There are two things I'd like to suggest for now. One is to try running Stable Diffusion with --listen, and accessing the webui from another machine on your network; when I did this I was able to repeatedly generate images without crashing. By default you can access the headless web UI through <the host machine's IP>:7860.
The other suggestion I have is to try setting up a venv before setting the environment variables and running Stable Diffusion as per https://are-we-gfx1100-yet.github.io/post/a1111-webui/; if you're already doing this and didn't specify or I missed it, I apologize.

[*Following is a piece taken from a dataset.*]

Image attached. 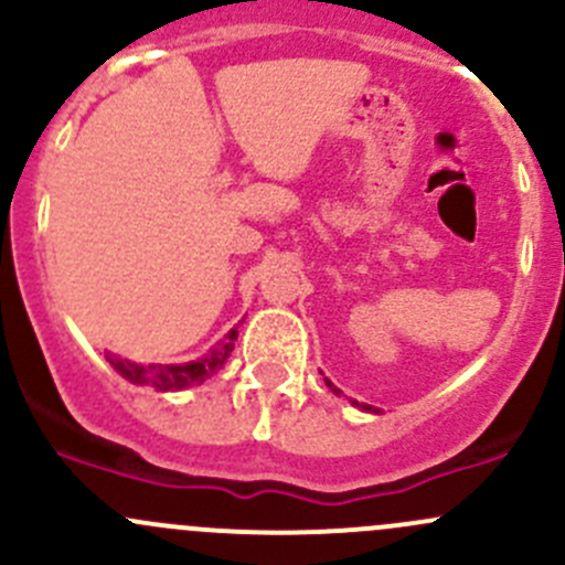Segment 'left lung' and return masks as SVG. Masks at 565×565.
<instances>
[{"label": "left lung", "mask_w": 565, "mask_h": 565, "mask_svg": "<svg viewBox=\"0 0 565 565\" xmlns=\"http://www.w3.org/2000/svg\"><path fill=\"white\" fill-rule=\"evenodd\" d=\"M324 383H328V388H333V385H330V380H324ZM335 391V388H333ZM366 409H372V407H366Z\"/></svg>", "instance_id": "left-lung-1"}]
</instances>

However, this was inconsistent for me when using a local web UI (i.e. not using the --listen flag); it worked fine multiple times, then I crashed with a local web UI outside of a venv, and following that crash when I went back into the venv to invoke the local web UI again I crashed. This might be due to some corruption that occurs following a crash, or it may just be inconsistent; I'll have to test it further.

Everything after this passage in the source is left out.